In my last post, I described a new feature in TokuMX 1.5—partitioned collections—that’s aimed at making it easier and faster to work with time series data. Feedback from that post made me realize that some users may not immediately understand the differences between partitioning a collection and sharding a collection. In this post, I hope to clear that up.
On the surface, partitioning a collection and sharding a collection seem similar. Both actions take a collection and break it into smaller pieces for some performance benefit. Also, the terms are sometimes used interchangeably when discussing other technologies. But for TokuMX, the two features are very different in purpose and implementation. In describing each feature’s purpose and implementation, I hope to clarify the differences between the two features.

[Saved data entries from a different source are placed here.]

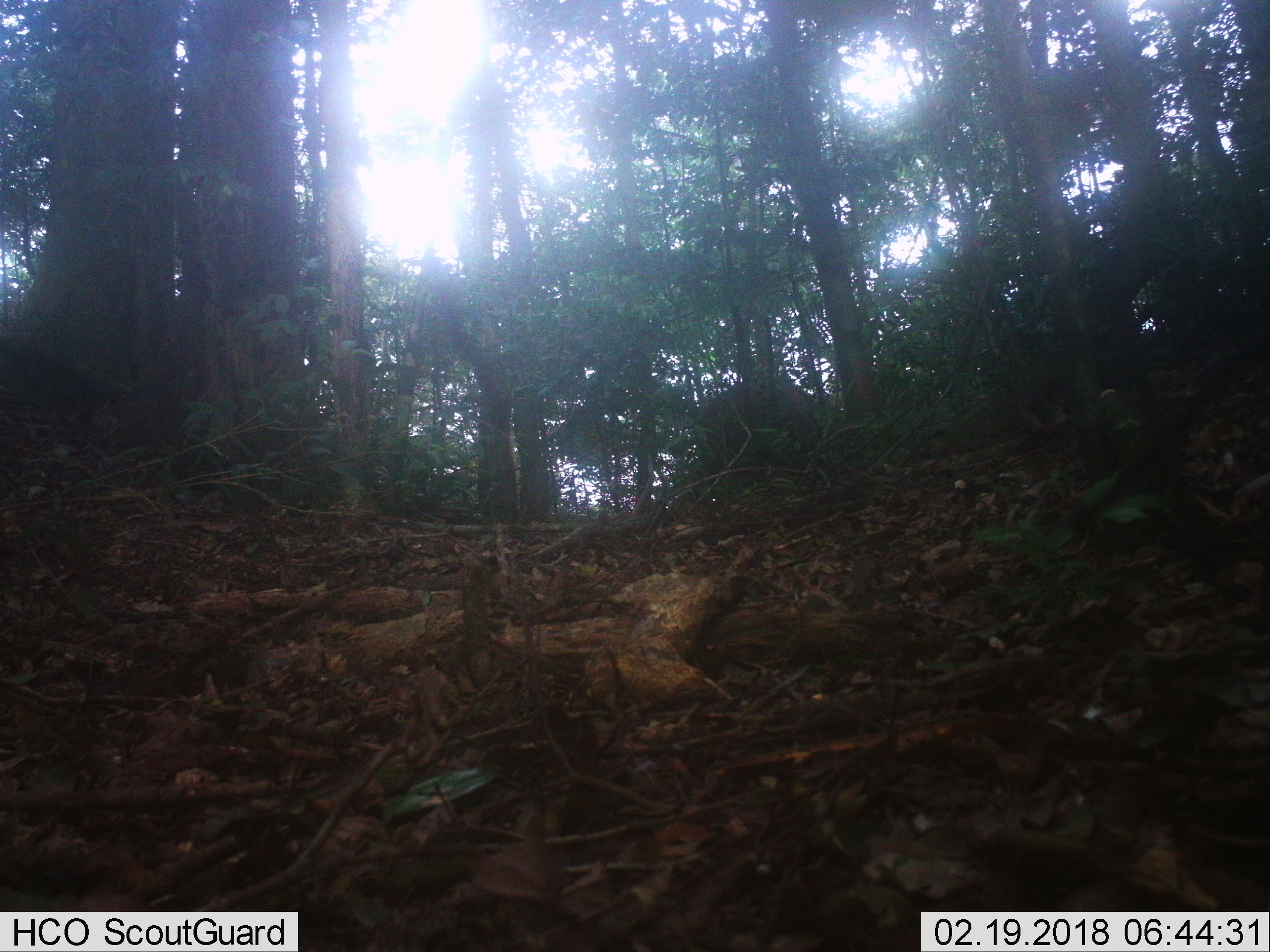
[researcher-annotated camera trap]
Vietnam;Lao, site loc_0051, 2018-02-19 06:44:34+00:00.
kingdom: Animalia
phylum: Chordata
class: Mammalia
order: Artiodactyla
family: Cervidae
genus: Rusa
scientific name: Rusa unicolor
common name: sambar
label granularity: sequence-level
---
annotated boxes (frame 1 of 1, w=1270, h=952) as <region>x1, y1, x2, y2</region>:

Let’s address sharding first.
The purpose of sharding is to to distribute a collection across several machines (i.e. “scale-out”) so that writes and queries on the collection will be distributed. The main idea is that for big data, a single machine can only do so much. No matter how powerful your one machine is, that machine will still be limited by some resource, be it IOPS, CPU, or disk space. So, to get better performance for a collection, one can use sharding to distribute the collection across several machines, and thereby improve performance by increasing the amount of hardware.
To perform these tasks, a sharded collection ought to have a relatively even distribution across shards. Therefore, it should have the following properties:
Because of these properties, each shard contains a random subset of the collection’s data.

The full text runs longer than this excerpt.